PROBLEM TO SOLVE> Although the entries contain pictures, the copy should hold only their exact text.

PROVIDED RECORDS>
*** Begin section ***

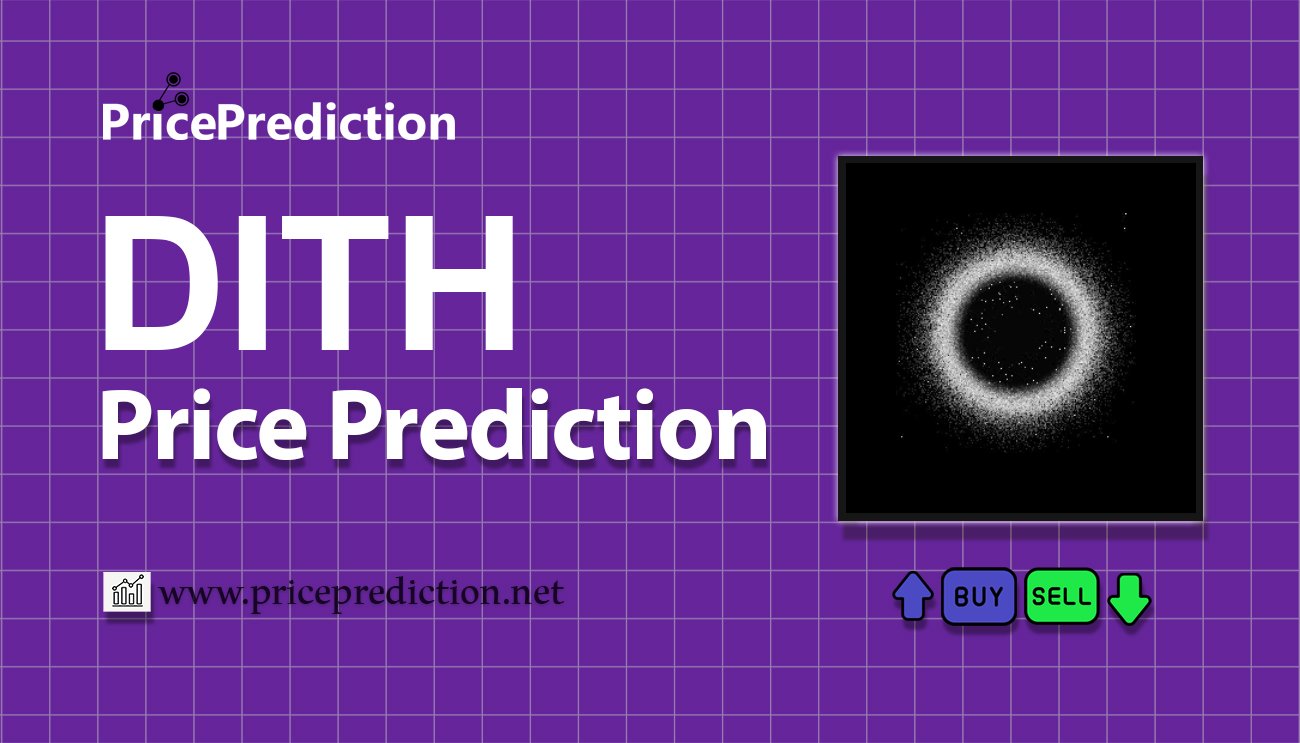 PricePrediction

DITH
Price Prediction

www.priceprediction.net

BUY SELL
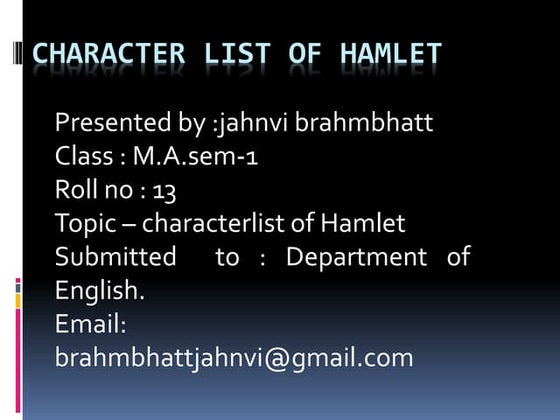 CHARACTER LIST OF HAMLET

Presented by :jahnvi brahmbhatt
Class : M.A.sem-1
Roll no : 13
Topic – characterlist of Hamlet
Submitted to : Department of English.
Email: brahmbhattjahnvi@gmail.com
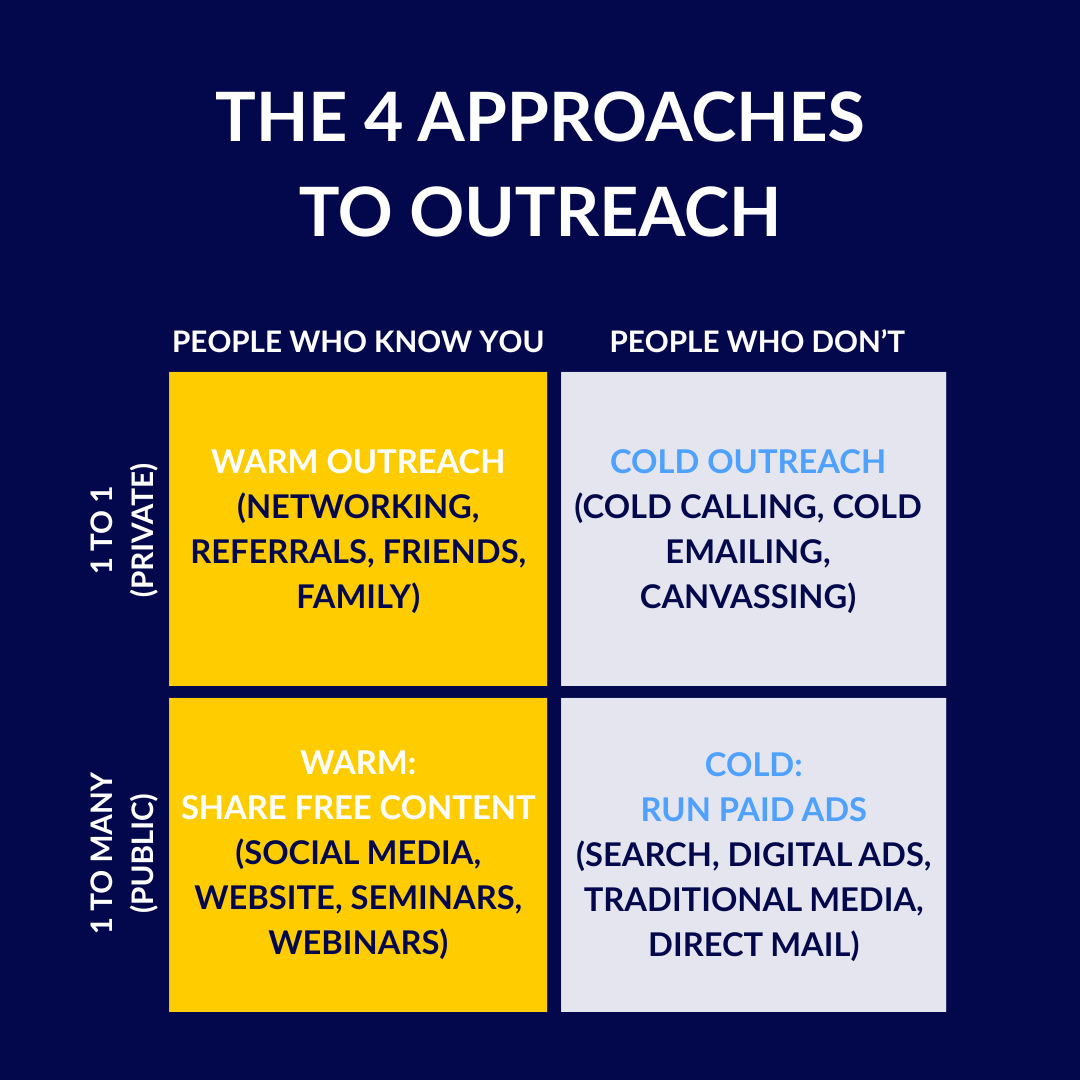 THE 4 APPROACHES TO OUTREACH

| | PEOPLE WHO KNOW YOU | PEOPLE WHO DON'T |
|---|---|---|
| 1 TO 1 (PRIVATE) | WARM OUTREACH (NETWORKING, REFERRALS, FRIENDS, FAMILY) | COLD OUTREACH (COLD CALLING, COLD EMAILING, CANVASSING) |
| 1 TO MANY (PUBLIC) | WARM: SHARE FREE CONTENT (SOCIAL MEDIA, WEBSITE, SEMINARS, WEBINARS) | COLD: RUN PAID ADS (SEARCH, DIGITAL ADS, TRADITIONAL MEDIA, DIRECT MAIL) |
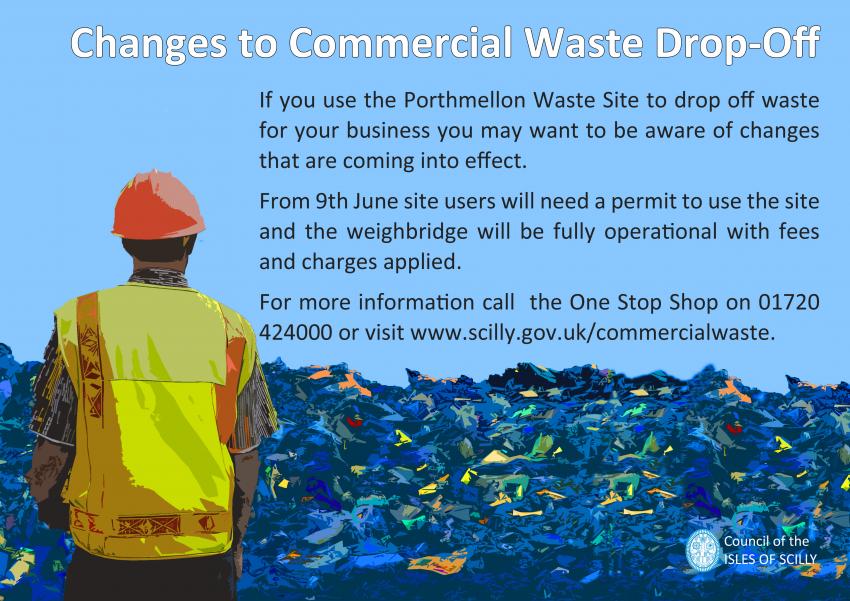 Changes to Commercial Waste Drop-Off

If you use the Porthmellon Waste Site to drop off waste for your business you may want to be aware of changes that are coming into effect.

From 9th June site users will need a permit to use the site and the weighbridge will be fully operational with fees and charges applied.

For more information call the One Stop Shop on 01720 424000 or visit www.scilly.gov.uk/commercialwaste.

Council of the ISLES OF SCILLY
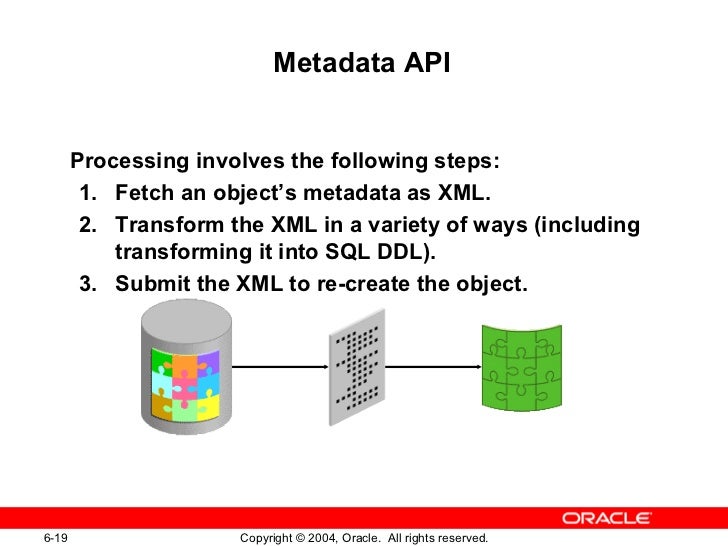 Metadata API

Processing involves the following steps:

1. Fetch an object's metadata as XML.
2. Transform the XML in a variety of ways (including transforming it into SQL DDL).
3. Submit the XML to re-create the object.

ORACLE

6-19

Copyright © 2004, Oracle. All rights reserved.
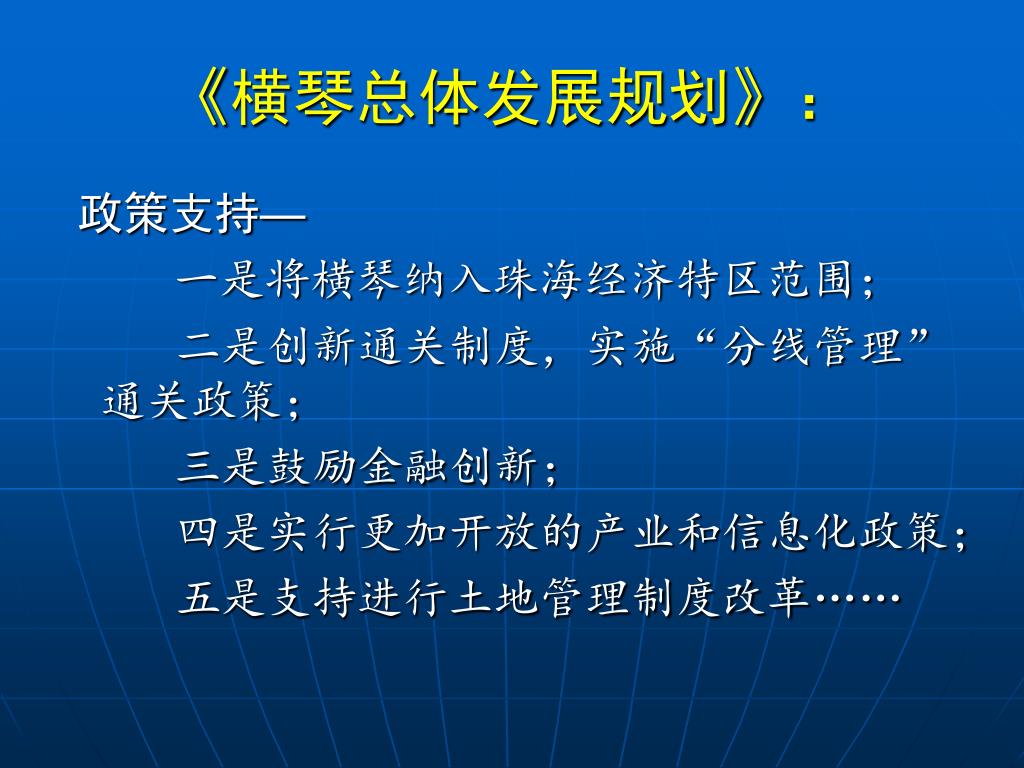 《横琴总体发展规划》：

政策支持—

一是将横琴纳入珠海经济特区范围；

二是创新通关制度，实施“分线管理”通关政策；

三是鼓励金融创新；

四是实行更加开放的产业和信息化政策；

五是支持进行土地管理制度改革……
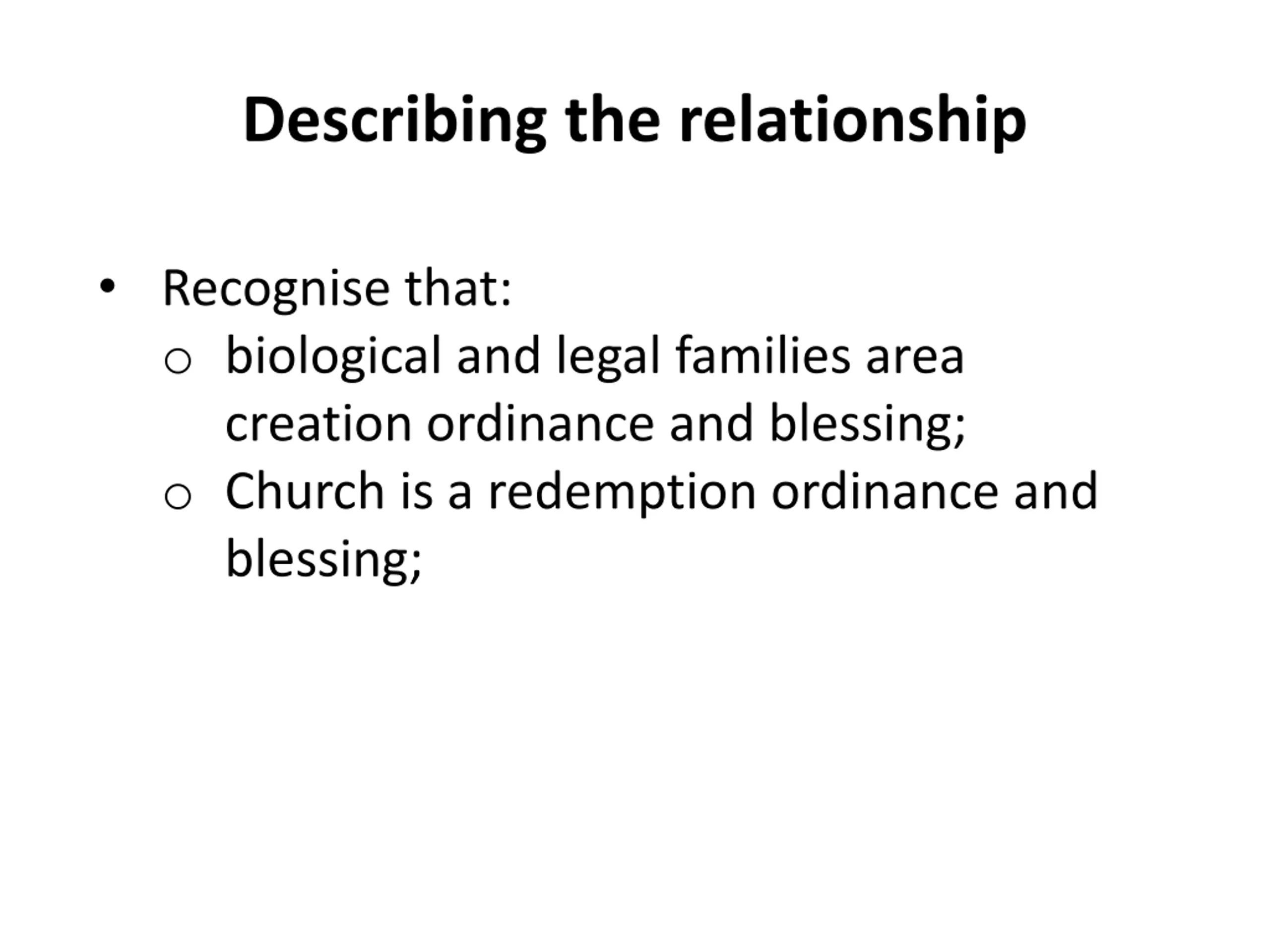 Describing the relationship

• Recognise that:
  o biological and legal families area creation ordinance and blessing;
  o Church is a redemption ordinance and blessing;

*** End section ***

SOLUTION FOR THIS PROBLEM>
 PricePrediction

DITH
Price Prediction

www.priceprediction.net

BUY SELL
 CHARACTER LIST OF HAMLET

Presented by :jahnvi brahmbhatt
Class : M.A.sem-1
Roll no : 13
Topic – characterlist of Hamlet
Submitted to : Department of English.
Email: brahmbhattjahnvi@gmail.com
 THE 4 APPROACHES TO OUTREACH

| | PEOPLE WHO KNOW YOU | PEOPLE WHO DON'T |
|---|---|---|
| 1 TO 1 (PRIVATE) | WARM OUTREACH (NETWORKING, REFERRALS, FRIENDS, FAMILY) | COLD OUTREACH (COLD CALLING, COLD EMAILING, CANVASSING) |
| 1 TO MANY (PUBLIC) | WARM: SHARE FREE CONTENT (SOCIAL MEDIA, WEBSITE, SEMINARS, WEBINARS) | COLD: RUN PAID ADS (SEARCH, DIGITAL ADS, TRADITIONAL MEDIA, DIRECT MAIL) |
 Changes to Commercial Waste Drop-Off

If you use the Porthmellon Waste Site to drop off waste for your business you may want to be aware of changes that are coming into effect.

From 9th June site users will need a permit to use the site and the weighbridge will be fully operational with fees and charges applied.

For more information call the One Stop Shop on 01720 424000 or visit www.scilly.gov.uk/commercialwaste.

Council of the ISLES OF SCILLY
 Metadata API

Processing involves the following steps:

1. Fetch an object's metadata as XML.
2. Transform the XML in a variety of ways (including transforming it into SQL DDL).
3. Submit the XML to re-create the object.

ORACLE

6-19

Copyright © 2004, Oracle. All rights reserved.
 《横琴总体发展规划》：

政策支持—

一是将横琴纳入珠海经济特区范围；

二是创新通关制度，实施“分线管理”通关政策；

三是鼓励金融创新；

四是实行更加开放的产业和信息化政策；

五是支持进行土地管理制度改革……
 Describing the relationship

• Recognise that:
  o biological and legal families area creation ordinance and blessing;
  o Church is a redemption ordinance and blessing;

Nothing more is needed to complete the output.